Para pemain fintech lending ini memiliki tenggat hingga Selasa, 4 Juli 2023, untuk memenuhi batas ekuitas tersebut.
Adapun syarat permodalan fintech lending diatur dalam POJK 10/2022 tentang Layanan Pendanaan Bersama Berbasis Teknologi Informasi (LPBBTI) atau Fintech P2P Lending, yang diterbitkan pada pada 4 Juli 2022 lalu.
Berikut ini berita fintech Indonesia selengkapnya, seperti dinukil dari Beritasatu.com, Rabu (5/7/2023).
Baca juga: Berita Fintech Hari Ini: DPR Minta Kaji Ulang Moratorium Pinjol
Berita Fintech Indonesia: Wajib Penuhi Ekuitas Minimum
Menurut Kepala Eksekutif Pengawas Perasuransian, Penjaminan dan Dana Pensiun OJK, Ogi Prastomiyono, berdasarkan ketentuan tersebut, setiap penyelenggara fintech lending eksisting diwajibkan untuk memenuhi ekuitas minimum secara berkala sejak aturan diterbitkan.
“Tahun pertama, sebesar Rp 2,5 miliar. Kemudian, naik menjadi Rp 7,5 miliar pada tahun kedua, dan menjadi Rp 12,5 miliar pada tahun ketiga,” ucap Ogi Prastomiyono, dalam konferensi pers hasil Rapat Dewan Komisioner Bulanan (RDKB) OJK, Selasa (4/7/2023).
Disampaikannya, POJK 10/2022 merupakan penyempurnaan regulasi yang diterbitkan OJK untuk industri fintech lending.

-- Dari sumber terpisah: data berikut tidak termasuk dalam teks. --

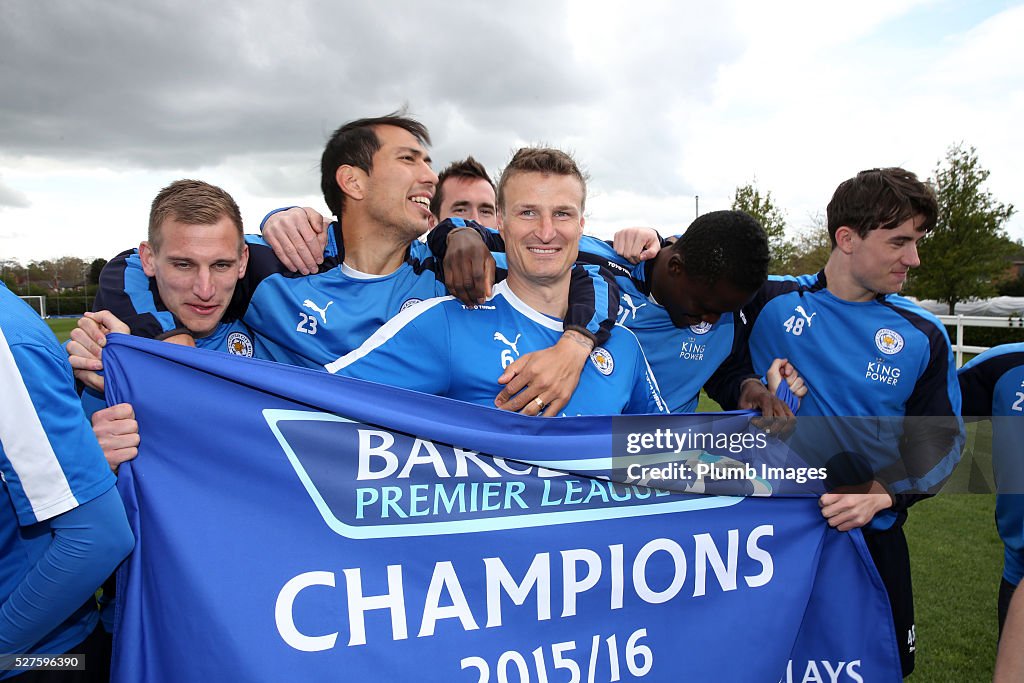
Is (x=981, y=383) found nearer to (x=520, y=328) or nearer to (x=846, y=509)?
(x=846, y=509)

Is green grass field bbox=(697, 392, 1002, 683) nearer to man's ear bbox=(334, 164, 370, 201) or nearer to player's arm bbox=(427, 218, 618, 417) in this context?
player's arm bbox=(427, 218, 618, 417)

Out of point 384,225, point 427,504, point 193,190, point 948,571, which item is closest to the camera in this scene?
point 427,504

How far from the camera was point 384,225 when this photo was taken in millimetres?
3066

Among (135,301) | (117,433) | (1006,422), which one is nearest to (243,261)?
(135,301)

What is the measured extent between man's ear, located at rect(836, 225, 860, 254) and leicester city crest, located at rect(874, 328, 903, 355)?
0.46 meters

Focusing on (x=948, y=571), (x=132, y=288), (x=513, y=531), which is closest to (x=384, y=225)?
(x=132, y=288)

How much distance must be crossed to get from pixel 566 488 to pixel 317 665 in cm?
98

Aturan tersebut mengatur mulai dari penyelenggaraan kegiatan usaha, tata kelola, manajemen risiko, perlindungan konsumen, termasuk menyangkut permodalan penyelenggara.
“Tanggal 4 Juli ini menjadi tepat satu tahun POJK itu diterbitkan, kami memantau masih terdapat 33 perusahaan yang masih memiliki ekuitas di bawah Rp 2,5 miliar. Itu per April 2023, tapi nanti kita cek pada posisi terakhir ini apa mereka bisa memenuhi?” tegas Ogi.
Melihat ke belakang, maka jumlah penyelenggara fintech lending yang belum memenuhi ekuitas minimum tersebut tercatat mengalami peningkatan. Sebelumnya, OJK sempat menerangkan bahwa ada sebanyak 26 entitas dari 102 entitas yang memiliki modal di bawah Rp 2,5 miliar.
Masih banyaknya penyelenggara yang belum mencapai modal minimum itu tentu akan mendapat teguran dari pihak pengawasan OJK. Namun demikian, Ogi tidak merinci bentuk teguran yang dimaksud.
“Tentunya, OJK akan memberi regulatory action terhadap perusahaan-perusahaan fintech lending yang belum mencapai ekuitas minimum sebesar Rp 2,5 miliar,” tandas Ogi.
Berita Fintech Indonesia: P2P Lending Belum Penuhi Modal Rp2,5 Miliar, OJK Siapkan Sanksi
Otoritas Jasa Keuangan (OJK) menekankan bahwa regulator telah menyiapkan sederet sanksi kepada pemain fintech P2P lending yang belum memenuhi ekuitas minimum Rp12,5 miliar.
Per Mei 2023, OJK mencatat terdapat 33 pemain fintech P2P lending yang belum memenuhi ekuitas minimum Rp2,5 miliar.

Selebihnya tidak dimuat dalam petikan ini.